Why Have Americans Become So Sensitive?
Over the last few years we've seen some seismic changes in our nation, and it's tough to know where it began. We used to be a society with an attitude of "live and let live" and "agree to disagree" toward our differences, even when it comes to the most fundamental of disagreements. But these days, I can't help but wonder: why have Americans become so sensitive?
In 21st century America, we suffer a sort of tyranny of the offended, having to walk on eggshells everywhere we go. Our speech isn't even free these days. As Ann Coulter so astutely pointed out a few years ago:
Liberals are obsessed with language and controlling the words people use. If they can control our words, they can control us. They simultaneously promote as many languages as possible in American -- other than English -- and frantically censor words and speakers. Soon the only words we'll be allowed to use are: "I'm offended." ("Estoy offendido.")
Everyone must tiptoe around in order to avoid setting off the alarms of the offended. And there's no statute of limitations on past offenses either -- even if there's no concrete action to back up the offending words. Say something that offends someone else in public, or admit that you said it in the past, and you're just as bad as someone who tortures puppies or knocks grocery bags out of the hands of old ladies.
Remember the controversy surrounding celebrity chef Paula Deen a couple of years ago? She admitted to using the N-word (the only word it seems is off limits these days) in one instance about 30 years prior, and the media treated her like she had burned a whole field of crosses. Some of her sponsors dropped her like a pariah, and the Food Network canned her like a bumper crop of veggies from the garden. Deen had the last laugh, of course, picking up new sponsors and launching lucrative new ventures. Don't get me wrong -- I'm not justifying using racial epithets, but uttering one years ago in the depths of anger (in Deen's case, she was describing a bank robber who pointed a gun at her head) does not make one a racist now.
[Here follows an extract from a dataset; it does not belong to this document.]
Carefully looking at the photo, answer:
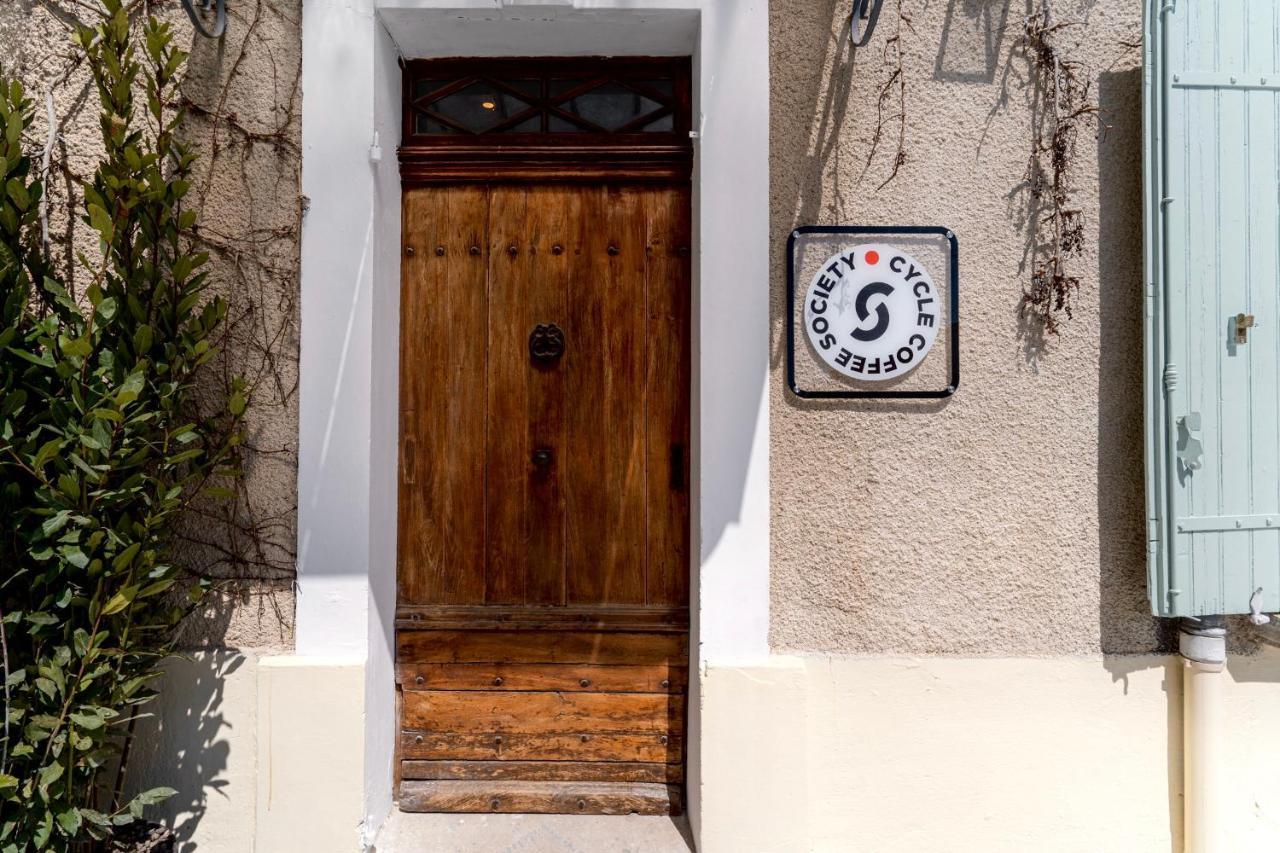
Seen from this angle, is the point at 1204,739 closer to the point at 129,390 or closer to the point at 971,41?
the point at 971,41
And now we have to worry about microaggressions. Psychologist Derald Wing Sue defines microaggressions as
...the everyday verbal, nonverbal, and environmental slights, snubs, or insults, whether intentional or unintentional, which communicate hostile, derogatory, or negative messages to target persons based solely upon their marginalized group membership. In many cases, these hidden messages may invalidate the group identity or experiential reality of target persons, demean them on a personal or group level, communicate they are lesser human beings, suggest they do not belong with the majority group, threaten and intimidate, or relegate them to inferior status and treatment.
It's not enough that we have to watch every little thing we say in public and private, we now have to tailor every single mannerism to avoid offending the sensitive. According to Dr. Wing Sue, if a person notices a woman clutching her purse tighter as she walks by, he or she has every right to be offended, because that's a microaggression. Don't speak too loudly to a blind person, because that might be seen as you assuming that he or she is disabled in other ways, too. And on and on it goes. Even the most innocent of actions can come across as offensive to someone else, and Lord knows we can't have that.